◆ Input material:
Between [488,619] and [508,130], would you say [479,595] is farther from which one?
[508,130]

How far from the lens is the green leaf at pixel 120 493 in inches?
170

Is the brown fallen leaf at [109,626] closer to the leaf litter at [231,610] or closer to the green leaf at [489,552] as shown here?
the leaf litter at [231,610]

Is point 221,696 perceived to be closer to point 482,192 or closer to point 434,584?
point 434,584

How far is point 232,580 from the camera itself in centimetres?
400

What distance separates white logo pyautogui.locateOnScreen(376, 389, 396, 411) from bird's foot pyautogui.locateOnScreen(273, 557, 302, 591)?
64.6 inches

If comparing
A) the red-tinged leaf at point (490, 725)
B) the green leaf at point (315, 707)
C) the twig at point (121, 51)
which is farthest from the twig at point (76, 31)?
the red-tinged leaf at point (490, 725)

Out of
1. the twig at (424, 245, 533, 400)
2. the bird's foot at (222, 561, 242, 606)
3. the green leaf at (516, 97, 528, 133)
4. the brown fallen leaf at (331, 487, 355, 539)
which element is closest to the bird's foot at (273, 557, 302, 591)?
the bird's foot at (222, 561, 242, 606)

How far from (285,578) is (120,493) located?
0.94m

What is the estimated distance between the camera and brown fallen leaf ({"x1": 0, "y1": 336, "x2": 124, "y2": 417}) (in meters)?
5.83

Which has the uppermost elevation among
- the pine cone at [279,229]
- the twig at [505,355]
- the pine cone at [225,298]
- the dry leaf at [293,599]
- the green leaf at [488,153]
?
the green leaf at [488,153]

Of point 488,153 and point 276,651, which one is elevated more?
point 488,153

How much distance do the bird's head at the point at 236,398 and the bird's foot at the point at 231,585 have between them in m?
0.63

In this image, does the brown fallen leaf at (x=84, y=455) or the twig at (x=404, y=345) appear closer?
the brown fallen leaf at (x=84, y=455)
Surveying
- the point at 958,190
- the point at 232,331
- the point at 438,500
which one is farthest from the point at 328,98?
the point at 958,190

==

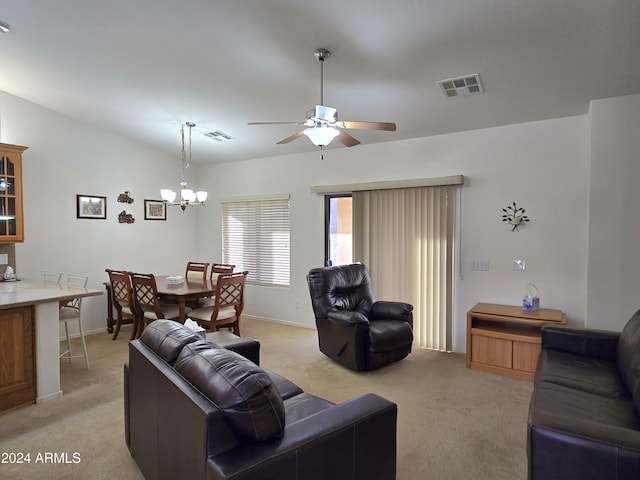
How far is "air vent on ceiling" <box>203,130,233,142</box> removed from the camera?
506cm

==

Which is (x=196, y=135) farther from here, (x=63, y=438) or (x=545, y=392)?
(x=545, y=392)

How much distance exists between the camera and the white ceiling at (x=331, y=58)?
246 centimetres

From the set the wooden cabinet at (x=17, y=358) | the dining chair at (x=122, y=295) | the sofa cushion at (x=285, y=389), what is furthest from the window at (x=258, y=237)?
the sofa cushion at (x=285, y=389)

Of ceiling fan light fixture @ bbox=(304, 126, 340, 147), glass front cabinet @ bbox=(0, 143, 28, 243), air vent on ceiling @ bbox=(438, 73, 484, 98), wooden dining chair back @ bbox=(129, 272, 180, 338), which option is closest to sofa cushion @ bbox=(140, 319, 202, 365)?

◆ What you have to do: Print the records above exactly, starting at the line that contains "Between [488,619] and" and ending at the line that contains "64.6 inches", including both of those lines.

◆ Answer to this exercise:
Between [488,619] and [508,130], would you say [479,595] is farther from which one?
[508,130]

How far from the lens is the green leaf at pixel 120 493 in inches?
170

Is the brown fallen leaf at [109,626] closer to the leaf litter at [231,610] or closer to the green leaf at [489,552] as shown here?
the leaf litter at [231,610]

Is point 221,696 perceived to be closer to point 482,192 or closer to point 434,584?
point 434,584

How far is point 232,580 from the camera itself in centimetres?
400

What distance separates white logo pyautogui.locateOnScreen(376, 389, 396, 411) from bird's foot pyautogui.locateOnScreen(273, 557, 302, 591)?
64.6 inches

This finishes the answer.